Eilers-Bowser noted that 15 percent of the APS student body, or roughly 4,000 students, have a disability.

“Over 500 student spend all or almost all day in completely separate classrooms,” Bowser said. “We have a long way to go.”

Keith Shannon, a father of a pre-k student with special needs, says the fight for greater diversity in Arlington schools is part of an ongoing nationwide effort to reform and integrate students with disabilities into the classrooms.

“Just 45 years ago, children with special needs had no federal right to attend school,” said Shannon. “It was legal, and not unusual, for children with disabilities to be excluded … please ensure that Arlington doesn’t take a step back into history with arbitrary and needless barriers for students with disabilities in the new Wilson building.”

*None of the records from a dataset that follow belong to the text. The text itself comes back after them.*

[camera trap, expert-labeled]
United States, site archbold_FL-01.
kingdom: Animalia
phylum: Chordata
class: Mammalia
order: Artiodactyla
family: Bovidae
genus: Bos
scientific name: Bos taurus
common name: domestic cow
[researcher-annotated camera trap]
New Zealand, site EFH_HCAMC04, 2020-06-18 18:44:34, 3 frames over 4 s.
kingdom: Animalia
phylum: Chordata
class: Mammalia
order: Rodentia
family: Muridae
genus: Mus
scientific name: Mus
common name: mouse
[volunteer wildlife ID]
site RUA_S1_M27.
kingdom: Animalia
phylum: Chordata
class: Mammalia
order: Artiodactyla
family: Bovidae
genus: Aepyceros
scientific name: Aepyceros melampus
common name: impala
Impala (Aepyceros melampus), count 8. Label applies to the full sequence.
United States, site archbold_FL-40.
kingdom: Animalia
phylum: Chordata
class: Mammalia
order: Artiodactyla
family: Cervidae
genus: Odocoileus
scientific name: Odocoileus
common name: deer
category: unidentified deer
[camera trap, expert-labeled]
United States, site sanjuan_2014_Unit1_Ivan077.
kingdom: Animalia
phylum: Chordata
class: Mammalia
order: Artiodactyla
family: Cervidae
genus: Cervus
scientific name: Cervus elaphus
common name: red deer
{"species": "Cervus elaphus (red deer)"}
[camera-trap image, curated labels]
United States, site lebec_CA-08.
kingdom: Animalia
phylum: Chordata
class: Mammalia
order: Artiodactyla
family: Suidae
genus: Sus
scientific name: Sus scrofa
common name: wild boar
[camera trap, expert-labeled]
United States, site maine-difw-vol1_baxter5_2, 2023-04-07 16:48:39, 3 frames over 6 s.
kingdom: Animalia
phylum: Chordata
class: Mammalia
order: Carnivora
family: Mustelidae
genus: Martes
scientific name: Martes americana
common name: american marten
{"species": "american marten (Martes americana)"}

Superintendent Patrick Murphy addressed the concerns of parents, saying discussions were continuing to occur and the public would be involved.

“There is dialogue going on behind the scenes about different aspects related not only to Stratford and Wilson, but the whole idea of inclusion,” said Murphy. “As part of that discussion … we are having conversations about the layout and design of that and considerations that can be brought to bear. Those things are being relooked at. The idea of inclusion in services is something we are continuing to look at.”